- YOUR INSTRUCTIONS:
Transcribe all of the records below line for line, without altering any wording, and omit the pictures from your transcription.

- MATERIAL FOR THIS EXERCISE:
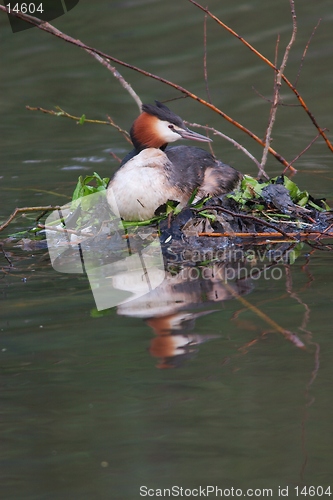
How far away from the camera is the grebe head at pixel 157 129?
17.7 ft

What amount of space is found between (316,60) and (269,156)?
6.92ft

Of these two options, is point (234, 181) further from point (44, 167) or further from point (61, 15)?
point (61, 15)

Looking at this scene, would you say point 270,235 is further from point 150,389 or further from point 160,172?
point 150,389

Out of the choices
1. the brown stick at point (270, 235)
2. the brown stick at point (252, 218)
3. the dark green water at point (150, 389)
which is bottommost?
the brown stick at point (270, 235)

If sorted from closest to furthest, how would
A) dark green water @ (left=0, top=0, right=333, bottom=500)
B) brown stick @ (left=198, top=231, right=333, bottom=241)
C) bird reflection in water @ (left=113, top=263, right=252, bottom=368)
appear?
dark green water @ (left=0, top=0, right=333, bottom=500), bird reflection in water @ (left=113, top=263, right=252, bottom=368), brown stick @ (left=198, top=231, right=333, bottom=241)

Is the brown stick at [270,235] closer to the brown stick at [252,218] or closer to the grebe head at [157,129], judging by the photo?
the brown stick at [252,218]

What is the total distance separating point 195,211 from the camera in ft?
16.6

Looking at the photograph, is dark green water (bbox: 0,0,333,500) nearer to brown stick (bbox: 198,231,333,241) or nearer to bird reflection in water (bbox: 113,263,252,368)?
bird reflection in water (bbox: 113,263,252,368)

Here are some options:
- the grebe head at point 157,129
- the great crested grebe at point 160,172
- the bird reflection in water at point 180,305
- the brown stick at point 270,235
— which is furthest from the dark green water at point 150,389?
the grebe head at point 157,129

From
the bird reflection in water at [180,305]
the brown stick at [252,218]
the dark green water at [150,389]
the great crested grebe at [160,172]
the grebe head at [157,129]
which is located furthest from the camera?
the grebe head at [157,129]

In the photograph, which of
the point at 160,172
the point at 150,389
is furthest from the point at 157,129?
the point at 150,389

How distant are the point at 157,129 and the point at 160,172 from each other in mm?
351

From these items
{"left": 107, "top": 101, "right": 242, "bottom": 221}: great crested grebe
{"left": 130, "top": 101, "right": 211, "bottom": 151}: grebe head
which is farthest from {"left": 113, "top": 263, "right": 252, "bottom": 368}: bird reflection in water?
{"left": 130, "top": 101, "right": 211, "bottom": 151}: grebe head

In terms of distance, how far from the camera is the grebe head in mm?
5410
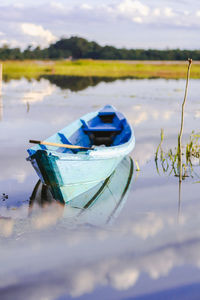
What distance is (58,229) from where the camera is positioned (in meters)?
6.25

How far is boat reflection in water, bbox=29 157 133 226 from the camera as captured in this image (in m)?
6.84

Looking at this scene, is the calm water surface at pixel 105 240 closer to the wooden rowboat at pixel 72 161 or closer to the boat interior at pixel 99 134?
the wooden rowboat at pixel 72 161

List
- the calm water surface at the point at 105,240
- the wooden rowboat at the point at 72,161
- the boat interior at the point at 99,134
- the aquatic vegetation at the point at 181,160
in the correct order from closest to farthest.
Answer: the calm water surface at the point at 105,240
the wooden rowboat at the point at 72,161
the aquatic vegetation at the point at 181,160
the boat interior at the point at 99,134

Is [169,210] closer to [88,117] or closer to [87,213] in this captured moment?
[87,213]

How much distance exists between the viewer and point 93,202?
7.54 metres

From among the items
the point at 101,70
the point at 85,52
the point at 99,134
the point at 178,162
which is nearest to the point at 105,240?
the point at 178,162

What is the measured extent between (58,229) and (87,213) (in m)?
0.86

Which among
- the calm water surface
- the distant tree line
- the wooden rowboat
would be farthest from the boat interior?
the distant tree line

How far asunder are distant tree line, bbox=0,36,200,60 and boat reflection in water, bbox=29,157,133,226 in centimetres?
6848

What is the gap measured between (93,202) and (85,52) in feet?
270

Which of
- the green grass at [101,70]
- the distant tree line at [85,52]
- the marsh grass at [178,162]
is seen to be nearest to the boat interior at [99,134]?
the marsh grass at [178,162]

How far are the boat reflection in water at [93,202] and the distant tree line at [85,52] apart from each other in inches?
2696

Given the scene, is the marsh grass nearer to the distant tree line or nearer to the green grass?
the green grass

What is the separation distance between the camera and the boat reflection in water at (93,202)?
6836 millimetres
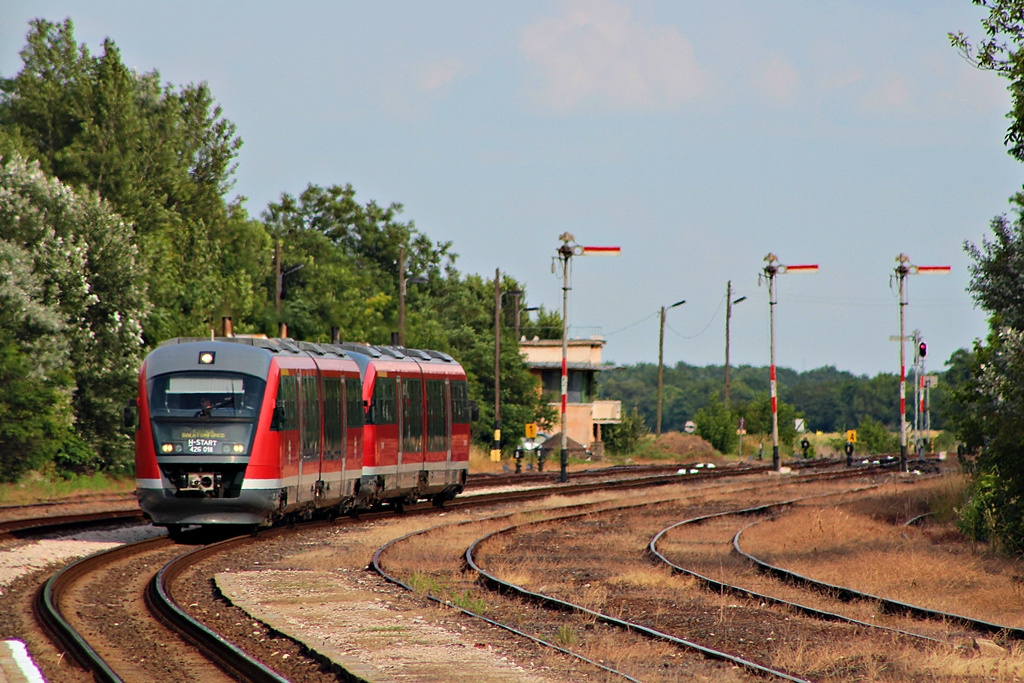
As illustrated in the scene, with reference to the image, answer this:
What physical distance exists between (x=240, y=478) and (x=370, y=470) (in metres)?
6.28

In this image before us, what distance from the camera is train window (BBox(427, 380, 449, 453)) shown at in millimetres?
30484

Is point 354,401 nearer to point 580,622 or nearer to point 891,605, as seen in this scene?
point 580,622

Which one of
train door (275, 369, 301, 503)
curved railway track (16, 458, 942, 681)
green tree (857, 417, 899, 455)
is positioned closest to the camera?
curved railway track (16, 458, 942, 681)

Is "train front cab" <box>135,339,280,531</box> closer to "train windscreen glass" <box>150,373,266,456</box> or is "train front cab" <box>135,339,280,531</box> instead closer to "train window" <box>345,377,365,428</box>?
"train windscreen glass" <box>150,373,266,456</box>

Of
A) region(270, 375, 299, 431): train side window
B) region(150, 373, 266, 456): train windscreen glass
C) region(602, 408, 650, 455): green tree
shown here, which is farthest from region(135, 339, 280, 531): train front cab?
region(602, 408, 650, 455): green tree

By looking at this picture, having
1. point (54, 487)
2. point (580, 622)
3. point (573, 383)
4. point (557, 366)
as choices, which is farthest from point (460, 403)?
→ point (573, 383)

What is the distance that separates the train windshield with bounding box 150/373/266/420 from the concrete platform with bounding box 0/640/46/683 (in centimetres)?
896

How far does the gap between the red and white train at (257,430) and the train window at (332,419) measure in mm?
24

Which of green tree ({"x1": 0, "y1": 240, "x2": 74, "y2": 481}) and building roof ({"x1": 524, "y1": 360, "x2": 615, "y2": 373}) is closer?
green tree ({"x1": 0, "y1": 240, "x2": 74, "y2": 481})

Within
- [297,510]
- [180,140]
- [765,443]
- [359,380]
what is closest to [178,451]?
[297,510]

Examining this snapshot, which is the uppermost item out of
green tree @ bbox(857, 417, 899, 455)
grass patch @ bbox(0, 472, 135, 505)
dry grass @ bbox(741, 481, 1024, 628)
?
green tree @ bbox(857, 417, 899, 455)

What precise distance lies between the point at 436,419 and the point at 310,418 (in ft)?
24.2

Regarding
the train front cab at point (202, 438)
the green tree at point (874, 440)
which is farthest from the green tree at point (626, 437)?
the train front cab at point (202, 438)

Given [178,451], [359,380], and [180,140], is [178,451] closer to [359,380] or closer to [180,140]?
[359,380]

- THE ANSWER:
How far away from the camera is the grebe head at pixel 157 129?
17.7 ft

What amount of space is found between (316,60) and (269,156)?
6.92ft

Of these two options, is point (234, 181) further from point (44, 167) or further from point (61, 15)?
point (61, 15)

Looking at this scene, would you say point 270,235 is further from point 150,389 or further from point 160,172?
point 150,389

Out of the choices
1. the brown stick at point (270, 235)
2. the brown stick at point (252, 218)
3. the dark green water at point (150, 389)
which is bottommost?
the brown stick at point (270, 235)

If sorted from closest to furthest, how would
A) dark green water @ (left=0, top=0, right=333, bottom=500)
B) brown stick @ (left=198, top=231, right=333, bottom=241)
C) bird reflection in water @ (left=113, top=263, right=252, bottom=368)
appear?
dark green water @ (left=0, top=0, right=333, bottom=500), bird reflection in water @ (left=113, top=263, right=252, bottom=368), brown stick @ (left=198, top=231, right=333, bottom=241)

Is the brown stick at [270,235] closer to the brown stick at [252,218] or closer to the grebe head at [157,129], judging by the photo?
the brown stick at [252,218]

What is the total distance separating point 195,211 from the camera in ft?
16.6

Looking at the photograph, is dark green water (bbox: 0,0,333,500) nearer to brown stick (bbox: 198,231,333,241) or nearer to bird reflection in water (bbox: 113,263,252,368)?
bird reflection in water (bbox: 113,263,252,368)

Here are some options:
- the grebe head at point 157,129
- the great crested grebe at point 160,172
- the bird reflection in water at point 180,305
- the brown stick at point 270,235
— which is furthest from the dark green water at point 150,389?
the grebe head at point 157,129

From
the bird reflection in water at [180,305]
the brown stick at [252,218]
the dark green water at [150,389]
the great crested grebe at [160,172]
the grebe head at [157,129]
which is located furthest from the camera?
the grebe head at [157,129]

In the photograph, which of
the point at 160,172
the point at 150,389
is furthest from the point at 157,129?
the point at 150,389

How distant are the point at 157,129 and the point at 160,172 from each other in mm?
351

From these items
{"left": 107, "top": 101, "right": 242, "bottom": 221}: great crested grebe
{"left": 130, "top": 101, "right": 211, "bottom": 151}: grebe head
which is farthest from {"left": 113, "top": 263, "right": 252, "bottom": 368}: bird reflection in water?
{"left": 130, "top": 101, "right": 211, "bottom": 151}: grebe head

In terms of distance, how far from the camera is the grebe head in mm?
5410
What distance is (58,229) from where the camera is positioned (in meters)?
6.25

How far is boat reflection in water, bbox=29 157 133 226 from the camera as captured in this image (in m)?
6.84

Looking at this scene, is the calm water surface at pixel 105 240 closer to the wooden rowboat at pixel 72 161 or closer to the boat interior at pixel 99 134?
the wooden rowboat at pixel 72 161

List
- the calm water surface at the point at 105,240
- the wooden rowboat at the point at 72,161
- the boat interior at the point at 99,134
- the aquatic vegetation at the point at 181,160
in the correct order from closest to farthest.
Answer: the calm water surface at the point at 105,240
the wooden rowboat at the point at 72,161
the aquatic vegetation at the point at 181,160
the boat interior at the point at 99,134

Is [169,210] closer to [88,117] or closer to [87,213] in this captured moment?
[87,213]

How much distance exists between the viewer and point 93,202?
7.54 metres

From among the items
the point at 101,70
the point at 85,52
the point at 99,134
the point at 178,162
which is nearest to the point at 105,240?
the point at 178,162

What is the measured extent between (58,229) and (87,213) (in m)?
0.86

Which among
- the calm water surface
- the distant tree line
- the wooden rowboat
would be farthest from the boat interior?
the distant tree line

How far asunder are distant tree line, bbox=0,36,200,60 and boat reflection in water, bbox=29,157,133,226 in centimetres?
6848

What is the gap measured between (93,202) and (85,52) in feet?
270

Which of
- the green grass at [101,70]
- the distant tree line at [85,52]
- the marsh grass at [178,162]
is seen to be nearest to the boat interior at [99,134]?
the marsh grass at [178,162]

How far are the boat reflection in water at [93,202] and the distant tree line at [85,52] apart from each other in inches?
2696

Given the scene, is the marsh grass nearer to the distant tree line or nearer to the green grass?
the green grass

What is the separation distance between the camera and the boat reflection in water at (93,202)?
6836 millimetres
As illustrated in the scene, with reference to the image, answer this:
What physical distance exists between (x=240, y=478) and (x=370, y=470) (in metres)?
6.28

In this image before us, what distance from the camera is train window (BBox(427, 380, 449, 453)) shown at in millimetres?
30484

Is point 354,401 nearer to point 580,622 or nearer to point 891,605, as seen in this scene?
point 580,622

Which one of
train door (275, 369, 301, 503)
curved railway track (16, 458, 942, 681)
green tree (857, 417, 899, 455)
is positioned closest to the camera?
curved railway track (16, 458, 942, 681)

Is "train front cab" <box>135,339,280,531</box> closer to "train windscreen glass" <box>150,373,266,456</box> or is "train front cab" <box>135,339,280,531</box> instead closer to "train window" <box>345,377,365,428</box>?
"train windscreen glass" <box>150,373,266,456</box>

Of
A) region(270, 375, 299, 431): train side window
B) region(150, 373, 266, 456): train windscreen glass
C) region(602, 408, 650, 455): green tree
shown here, which is farthest from region(135, 339, 280, 531): train front cab?
region(602, 408, 650, 455): green tree

By looking at this picture, having
1. point (54, 487)
2. point (580, 622)
3. point (573, 383)
4. point (557, 366)
as choices, which is farthest from point (460, 403)?
→ point (573, 383)

What is the distance that separates the train windshield with bounding box 150/373/266/420 from the concrete platform with bounding box 0/640/46/683 (in centimetres)?
896

How far does the gap between the red and white train at (257,430) and the train window at (332,419) measure in mm?
24

Which of green tree ({"x1": 0, "y1": 240, "x2": 74, "y2": 481}) and building roof ({"x1": 524, "y1": 360, "x2": 615, "y2": 373}) is closer?
green tree ({"x1": 0, "y1": 240, "x2": 74, "y2": 481})

Within
- [297,510]
- [180,140]
- [765,443]
- [359,380]
what is closest to [178,451]?
[297,510]

Examining this snapshot, which is the uppermost item out of
green tree @ bbox(857, 417, 899, 455)
grass patch @ bbox(0, 472, 135, 505)
dry grass @ bbox(741, 481, 1024, 628)
?
green tree @ bbox(857, 417, 899, 455)

What precise distance lies between the point at 436,419 and the point at 310,418 (in ft)?
24.2

Regarding
the train front cab at point (202, 438)
the green tree at point (874, 440)
which is farthest from the green tree at point (626, 437)?
the train front cab at point (202, 438)

Given [178,451], [359,380], and [180,140], is [178,451] closer to [359,380] or closer to [180,140]?
[359,380]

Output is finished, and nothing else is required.